Tissue engineered heart valves have the potential to meet the growing need for valve replacement for pediatric patients, adolescents, and active adult patients with congenital defects, rheumatic fever, and valve disease, respectively. Currently engineered valve replacements are not durable post-implantation often due to cell-mediated tissue retraction and subsequent regurgitation. This limitation is largely due to the lack of knowledge required to inform the effective design of engineered tissues, and lack of platforms to efficiently investigate the integrative effects of multiple microenvironmental cues particularly including heart valve-relevant 3D mechanical stimulation on cell functions. Specifically, the optimization of mechanical loading protocols and methods for monitoring of tissue functional properties remain as primary challenges and priority for heart valve tissue engineering.

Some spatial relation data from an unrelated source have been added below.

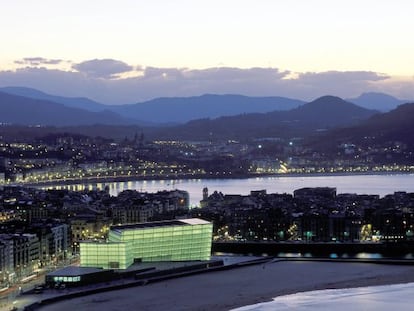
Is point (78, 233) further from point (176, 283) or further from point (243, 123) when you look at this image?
point (243, 123)

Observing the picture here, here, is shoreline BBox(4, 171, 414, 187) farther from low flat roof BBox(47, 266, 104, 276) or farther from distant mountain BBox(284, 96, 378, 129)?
distant mountain BBox(284, 96, 378, 129)

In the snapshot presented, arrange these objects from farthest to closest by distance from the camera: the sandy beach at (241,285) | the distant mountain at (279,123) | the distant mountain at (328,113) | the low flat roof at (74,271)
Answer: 1. the distant mountain at (328,113)
2. the distant mountain at (279,123)
3. the low flat roof at (74,271)
4. the sandy beach at (241,285)

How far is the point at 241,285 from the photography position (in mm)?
16516

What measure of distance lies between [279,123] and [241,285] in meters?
98.2

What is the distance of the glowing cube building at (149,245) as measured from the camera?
17578 millimetres

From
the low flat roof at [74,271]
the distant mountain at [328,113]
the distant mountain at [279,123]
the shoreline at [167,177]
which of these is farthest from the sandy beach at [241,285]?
the distant mountain at [328,113]

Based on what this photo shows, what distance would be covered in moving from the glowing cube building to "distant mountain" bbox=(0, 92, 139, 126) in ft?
381

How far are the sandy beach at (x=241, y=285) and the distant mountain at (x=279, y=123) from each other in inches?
3227

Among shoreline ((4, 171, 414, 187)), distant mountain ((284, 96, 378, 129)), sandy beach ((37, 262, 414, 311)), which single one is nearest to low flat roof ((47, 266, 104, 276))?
sandy beach ((37, 262, 414, 311))

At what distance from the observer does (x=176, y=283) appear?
16891 mm

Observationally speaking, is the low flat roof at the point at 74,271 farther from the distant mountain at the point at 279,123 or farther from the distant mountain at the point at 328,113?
the distant mountain at the point at 328,113

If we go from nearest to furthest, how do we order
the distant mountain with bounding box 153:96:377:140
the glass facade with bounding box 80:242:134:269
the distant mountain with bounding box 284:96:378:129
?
1. the glass facade with bounding box 80:242:134:269
2. the distant mountain with bounding box 153:96:377:140
3. the distant mountain with bounding box 284:96:378:129

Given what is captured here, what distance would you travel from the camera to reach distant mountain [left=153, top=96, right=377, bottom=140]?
4134 inches

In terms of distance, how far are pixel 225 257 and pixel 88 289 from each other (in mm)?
4968
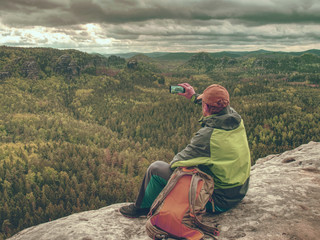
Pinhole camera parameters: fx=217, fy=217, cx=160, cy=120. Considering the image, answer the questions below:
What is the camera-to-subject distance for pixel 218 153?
263 inches

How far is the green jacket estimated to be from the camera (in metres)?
6.66

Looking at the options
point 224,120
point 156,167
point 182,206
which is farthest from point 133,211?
point 224,120

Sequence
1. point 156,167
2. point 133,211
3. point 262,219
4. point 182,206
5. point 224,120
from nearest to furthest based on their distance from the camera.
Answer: point 182,206 → point 224,120 → point 262,219 → point 156,167 → point 133,211

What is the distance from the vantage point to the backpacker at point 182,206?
6562 mm

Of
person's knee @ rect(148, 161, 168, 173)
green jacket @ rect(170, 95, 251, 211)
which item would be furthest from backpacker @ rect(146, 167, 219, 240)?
person's knee @ rect(148, 161, 168, 173)

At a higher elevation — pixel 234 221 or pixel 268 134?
pixel 234 221

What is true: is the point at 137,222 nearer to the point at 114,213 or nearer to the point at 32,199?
the point at 114,213

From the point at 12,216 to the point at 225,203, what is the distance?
7965cm

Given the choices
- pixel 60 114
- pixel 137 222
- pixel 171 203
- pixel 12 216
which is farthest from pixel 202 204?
pixel 60 114

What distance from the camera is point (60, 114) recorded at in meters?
192

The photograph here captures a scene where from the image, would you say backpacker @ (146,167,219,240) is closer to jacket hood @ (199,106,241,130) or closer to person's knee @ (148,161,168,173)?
person's knee @ (148,161,168,173)

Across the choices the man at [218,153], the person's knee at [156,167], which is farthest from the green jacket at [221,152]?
the person's knee at [156,167]

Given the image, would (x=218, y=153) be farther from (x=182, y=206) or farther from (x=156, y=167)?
(x=156, y=167)

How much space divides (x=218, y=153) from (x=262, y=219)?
128 inches
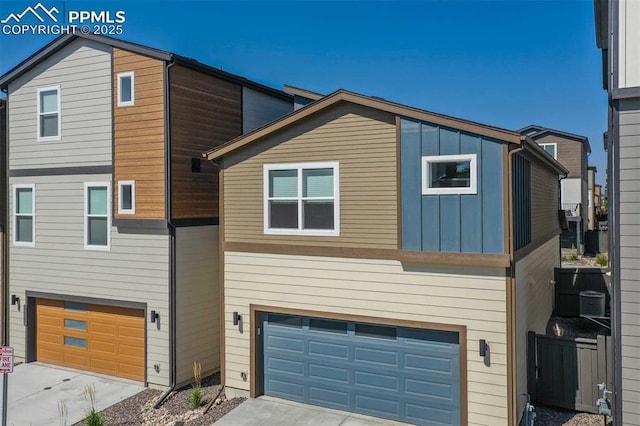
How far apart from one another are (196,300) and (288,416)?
3796 millimetres

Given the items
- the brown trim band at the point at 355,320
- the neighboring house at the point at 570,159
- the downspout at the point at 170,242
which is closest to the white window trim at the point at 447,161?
the brown trim band at the point at 355,320

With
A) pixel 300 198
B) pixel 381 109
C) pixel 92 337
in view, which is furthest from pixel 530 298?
pixel 92 337

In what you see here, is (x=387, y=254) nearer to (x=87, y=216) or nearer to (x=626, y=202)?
(x=626, y=202)

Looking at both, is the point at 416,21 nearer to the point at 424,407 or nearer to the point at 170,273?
the point at 170,273

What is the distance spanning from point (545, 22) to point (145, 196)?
16942 mm

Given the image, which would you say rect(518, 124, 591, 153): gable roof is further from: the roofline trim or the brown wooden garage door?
the brown wooden garage door

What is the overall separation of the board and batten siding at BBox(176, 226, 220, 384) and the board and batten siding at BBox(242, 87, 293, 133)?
11.1 ft

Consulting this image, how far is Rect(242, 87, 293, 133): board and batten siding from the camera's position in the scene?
43.2 feet

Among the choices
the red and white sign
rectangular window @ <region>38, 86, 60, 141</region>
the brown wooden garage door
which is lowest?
the brown wooden garage door

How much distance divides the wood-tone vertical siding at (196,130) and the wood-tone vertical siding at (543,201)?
7589 mm

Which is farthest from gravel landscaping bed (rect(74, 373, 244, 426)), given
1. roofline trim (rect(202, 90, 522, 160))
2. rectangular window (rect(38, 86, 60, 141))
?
rectangular window (rect(38, 86, 60, 141))

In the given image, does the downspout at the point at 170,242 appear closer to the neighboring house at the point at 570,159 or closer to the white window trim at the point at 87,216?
the white window trim at the point at 87,216

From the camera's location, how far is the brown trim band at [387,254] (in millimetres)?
7745

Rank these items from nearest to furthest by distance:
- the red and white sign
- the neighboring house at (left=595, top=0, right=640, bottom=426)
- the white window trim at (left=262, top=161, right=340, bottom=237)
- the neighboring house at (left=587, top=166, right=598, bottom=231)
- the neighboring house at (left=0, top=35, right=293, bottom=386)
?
the neighboring house at (left=595, top=0, right=640, bottom=426), the red and white sign, the white window trim at (left=262, top=161, right=340, bottom=237), the neighboring house at (left=0, top=35, right=293, bottom=386), the neighboring house at (left=587, top=166, right=598, bottom=231)
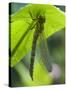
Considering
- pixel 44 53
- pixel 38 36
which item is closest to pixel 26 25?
pixel 38 36

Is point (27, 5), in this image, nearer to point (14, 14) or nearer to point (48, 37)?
point (14, 14)

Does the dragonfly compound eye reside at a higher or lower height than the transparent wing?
higher

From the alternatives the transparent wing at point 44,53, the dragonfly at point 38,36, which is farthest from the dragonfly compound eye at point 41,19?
the transparent wing at point 44,53

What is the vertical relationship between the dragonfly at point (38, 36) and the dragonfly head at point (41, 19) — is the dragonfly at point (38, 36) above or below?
below

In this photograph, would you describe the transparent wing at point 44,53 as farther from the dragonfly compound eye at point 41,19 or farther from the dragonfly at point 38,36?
the dragonfly compound eye at point 41,19

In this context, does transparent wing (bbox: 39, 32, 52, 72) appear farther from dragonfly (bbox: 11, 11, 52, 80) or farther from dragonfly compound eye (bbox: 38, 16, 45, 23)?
dragonfly compound eye (bbox: 38, 16, 45, 23)

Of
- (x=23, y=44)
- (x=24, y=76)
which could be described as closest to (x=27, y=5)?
(x=23, y=44)

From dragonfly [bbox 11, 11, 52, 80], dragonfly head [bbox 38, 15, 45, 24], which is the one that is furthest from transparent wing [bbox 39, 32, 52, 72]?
dragonfly head [bbox 38, 15, 45, 24]

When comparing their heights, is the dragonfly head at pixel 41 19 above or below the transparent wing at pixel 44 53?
above

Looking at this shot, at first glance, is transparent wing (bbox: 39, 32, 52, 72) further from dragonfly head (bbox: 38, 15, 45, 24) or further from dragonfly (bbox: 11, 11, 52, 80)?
dragonfly head (bbox: 38, 15, 45, 24)
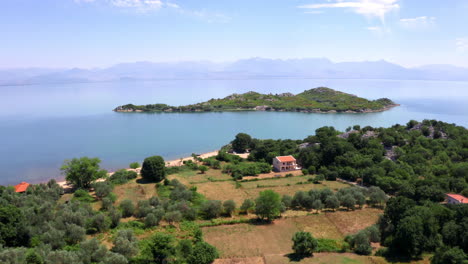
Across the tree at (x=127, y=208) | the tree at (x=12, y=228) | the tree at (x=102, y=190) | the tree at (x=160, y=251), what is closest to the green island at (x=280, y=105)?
the tree at (x=102, y=190)

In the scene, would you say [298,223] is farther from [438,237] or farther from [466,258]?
[466,258]

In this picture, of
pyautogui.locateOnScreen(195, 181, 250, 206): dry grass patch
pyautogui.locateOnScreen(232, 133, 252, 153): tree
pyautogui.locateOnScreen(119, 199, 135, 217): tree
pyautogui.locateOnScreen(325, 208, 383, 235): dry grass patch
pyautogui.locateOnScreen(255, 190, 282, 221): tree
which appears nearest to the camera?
pyautogui.locateOnScreen(325, 208, 383, 235): dry grass patch

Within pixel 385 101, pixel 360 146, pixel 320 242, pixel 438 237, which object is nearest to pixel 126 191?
pixel 320 242

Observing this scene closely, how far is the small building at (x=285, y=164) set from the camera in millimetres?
35000

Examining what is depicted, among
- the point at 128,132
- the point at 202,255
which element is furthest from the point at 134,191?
the point at 128,132

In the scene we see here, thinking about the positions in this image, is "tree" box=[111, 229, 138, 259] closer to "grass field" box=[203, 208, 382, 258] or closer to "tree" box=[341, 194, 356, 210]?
"grass field" box=[203, 208, 382, 258]

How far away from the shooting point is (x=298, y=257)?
16.3m

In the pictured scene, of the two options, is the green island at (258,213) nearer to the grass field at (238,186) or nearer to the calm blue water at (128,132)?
the grass field at (238,186)

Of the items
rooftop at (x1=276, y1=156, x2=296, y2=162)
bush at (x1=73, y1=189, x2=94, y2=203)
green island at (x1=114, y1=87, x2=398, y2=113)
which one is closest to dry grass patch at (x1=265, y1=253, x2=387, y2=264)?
bush at (x1=73, y1=189, x2=94, y2=203)

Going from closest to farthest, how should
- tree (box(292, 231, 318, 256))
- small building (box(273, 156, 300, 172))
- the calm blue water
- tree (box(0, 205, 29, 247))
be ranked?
tree (box(292, 231, 318, 256)) → tree (box(0, 205, 29, 247)) → small building (box(273, 156, 300, 172)) → the calm blue water

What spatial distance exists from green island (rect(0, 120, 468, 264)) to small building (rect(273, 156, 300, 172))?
88cm

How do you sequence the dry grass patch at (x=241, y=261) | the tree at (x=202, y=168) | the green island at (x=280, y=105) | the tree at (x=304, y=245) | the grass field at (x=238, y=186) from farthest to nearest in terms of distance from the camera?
1. the green island at (x=280, y=105)
2. the tree at (x=202, y=168)
3. the grass field at (x=238, y=186)
4. the tree at (x=304, y=245)
5. the dry grass patch at (x=241, y=261)

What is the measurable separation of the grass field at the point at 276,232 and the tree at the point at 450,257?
Answer: 5654 mm

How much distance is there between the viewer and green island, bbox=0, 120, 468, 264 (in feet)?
52.0
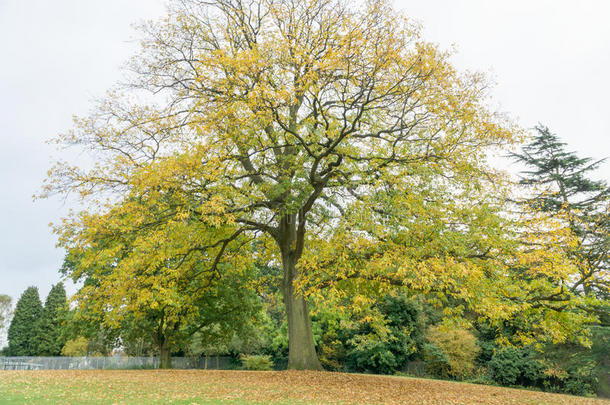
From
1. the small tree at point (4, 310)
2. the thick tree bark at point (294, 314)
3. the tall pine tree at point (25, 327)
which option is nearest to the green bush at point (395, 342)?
the thick tree bark at point (294, 314)

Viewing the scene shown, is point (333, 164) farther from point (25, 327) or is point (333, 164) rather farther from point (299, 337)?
point (25, 327)

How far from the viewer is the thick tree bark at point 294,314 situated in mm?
13539

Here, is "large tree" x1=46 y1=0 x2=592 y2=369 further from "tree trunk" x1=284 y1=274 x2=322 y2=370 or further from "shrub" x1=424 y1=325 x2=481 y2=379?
"shrub" x1=424 y1=325 x2=481 y2=379

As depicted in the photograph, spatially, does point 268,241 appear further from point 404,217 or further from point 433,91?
point 433,91

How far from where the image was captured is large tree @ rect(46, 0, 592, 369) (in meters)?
10.2

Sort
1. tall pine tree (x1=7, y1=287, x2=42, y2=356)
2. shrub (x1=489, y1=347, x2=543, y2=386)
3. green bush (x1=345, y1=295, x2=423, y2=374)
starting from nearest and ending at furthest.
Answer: shrub (x1=489, y1=347, x2=543, y2=386)
green bush (x1=345, y1=295, x2=423, y2=374)
tall pine tree (x1=7, y1=287, x2=42, y2=356)

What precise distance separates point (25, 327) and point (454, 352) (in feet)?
165

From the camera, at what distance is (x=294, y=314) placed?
13.9 metres

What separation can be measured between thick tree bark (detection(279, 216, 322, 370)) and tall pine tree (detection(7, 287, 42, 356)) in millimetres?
47824

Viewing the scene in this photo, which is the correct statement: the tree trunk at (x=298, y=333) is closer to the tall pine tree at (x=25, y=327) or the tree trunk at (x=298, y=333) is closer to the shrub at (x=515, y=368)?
the shrub at (x=515, y=368)

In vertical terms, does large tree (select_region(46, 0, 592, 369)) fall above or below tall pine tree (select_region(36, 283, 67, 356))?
above

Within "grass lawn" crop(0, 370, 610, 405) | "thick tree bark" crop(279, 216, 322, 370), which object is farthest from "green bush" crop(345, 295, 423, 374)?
"grass lawn" crop(0, 370, 610, 405)

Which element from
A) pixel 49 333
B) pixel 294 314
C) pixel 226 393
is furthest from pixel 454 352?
pixel 49 333

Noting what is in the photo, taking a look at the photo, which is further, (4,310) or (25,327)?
(4,310)
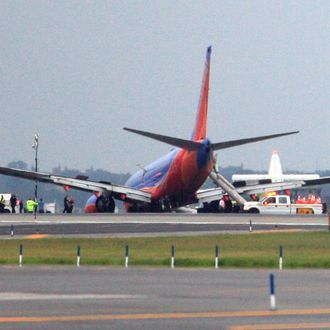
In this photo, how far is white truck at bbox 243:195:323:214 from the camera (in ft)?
392

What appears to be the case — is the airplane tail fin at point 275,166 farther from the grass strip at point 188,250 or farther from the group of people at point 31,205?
the grass strip at point 188,250

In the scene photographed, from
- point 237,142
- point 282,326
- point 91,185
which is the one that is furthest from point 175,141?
point 282,326

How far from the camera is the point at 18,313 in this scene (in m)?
31.3

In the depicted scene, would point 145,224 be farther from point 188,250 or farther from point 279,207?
point 279,207

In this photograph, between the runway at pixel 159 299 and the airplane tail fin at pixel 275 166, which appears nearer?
the runway at pixel 159 299

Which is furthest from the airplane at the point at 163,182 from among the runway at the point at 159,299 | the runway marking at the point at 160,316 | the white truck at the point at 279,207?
the runway marking at the point at 160,316

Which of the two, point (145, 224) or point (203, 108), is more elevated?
point (203, 108)

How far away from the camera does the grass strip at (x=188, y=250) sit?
53969 millimetres

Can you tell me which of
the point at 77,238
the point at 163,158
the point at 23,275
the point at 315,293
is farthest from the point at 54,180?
the point at 315,293

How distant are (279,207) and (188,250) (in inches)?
2470

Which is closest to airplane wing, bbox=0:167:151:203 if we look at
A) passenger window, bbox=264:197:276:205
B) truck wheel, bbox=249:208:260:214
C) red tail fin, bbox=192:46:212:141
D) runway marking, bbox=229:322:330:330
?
red tail fin, bbox=192:46:212:141

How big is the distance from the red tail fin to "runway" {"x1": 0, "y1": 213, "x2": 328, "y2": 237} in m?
13.7

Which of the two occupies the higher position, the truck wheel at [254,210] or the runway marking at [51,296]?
the truck wheel at [254,210]

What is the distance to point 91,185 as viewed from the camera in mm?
112312
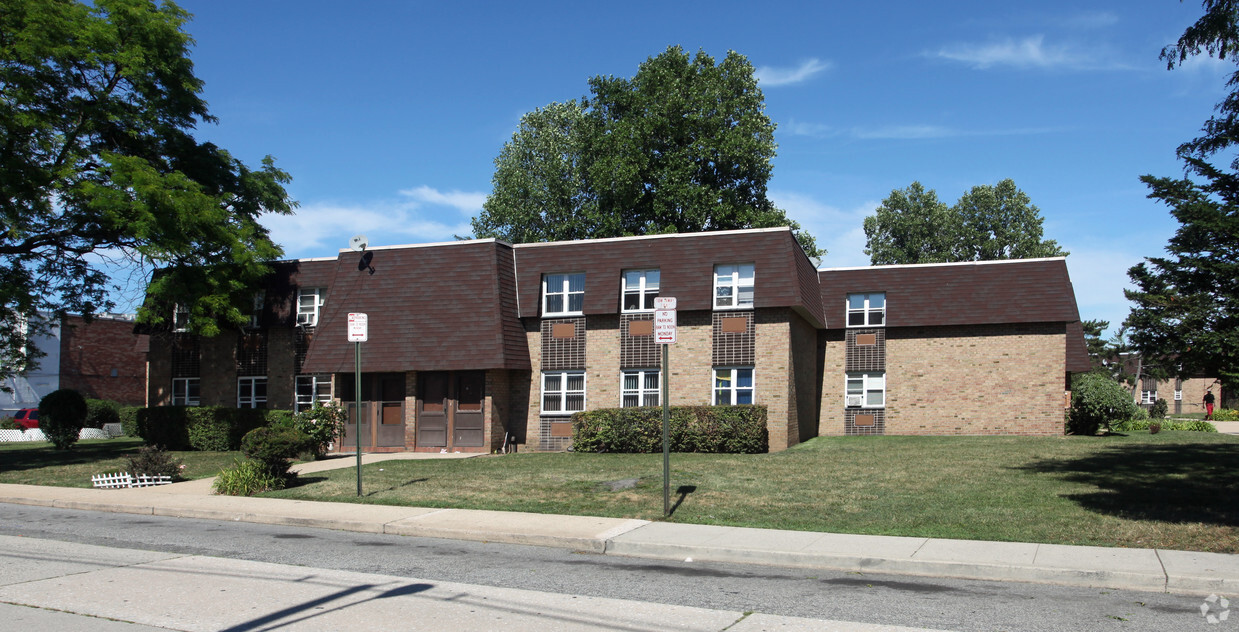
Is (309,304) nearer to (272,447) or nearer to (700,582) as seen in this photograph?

In this thesis, a platform was presented that enabled 3D dynamic mechanical stretch of arrayed cell-laden hydrogel constructs and simultaneous continuous stiffness measurement of the hydrogel constructs in situ with integrated strain sensors. Cell-seeded polyethylene glycol norbornene (PEG-NB) hydrogels were bound to deformable membranes via a thiol-ene reaction with off-stoichiometry thiol-ene based polydimethylsiloxane as the membrane material. Dynamic 3D mechanical stimulation of human mesenchymal stromal cells (MSCs)-seeded PEG-NB significantly promoted myofibroblast differentiation. As captured by the on-chip strain sensors, significant evolution in the stiffness of cell-hydrogel constructs during culture due to cell-mediated remodeling was also confirmed. In addition, a proof-of-concept study to screen and identify the optimal 3D mechanical stimulation combination for promoting collagen expression by MSCs was demonstrated, using factorial experimental design and regression parametric modeling. For the first time, a significant mechanical stimulation interaction effect was revealed that dominantly determined collagen production by cells.

The precisely controllable biomaterial and biochemical properties of the PEG-NB system also make this platform readily amenable to include other relevant microenvironmental cues for comprehensive combinatorial screening studies, and has the potential to identify strategies to predictably control the construction of functional engineered tissues in vitro. This platform with on-chip strain sensing also represents a promising approach to address the limitation of end-point analysis, enables exploration of bioprocess control strategies, and would provide insights otherwise not available into the engineered tissue development.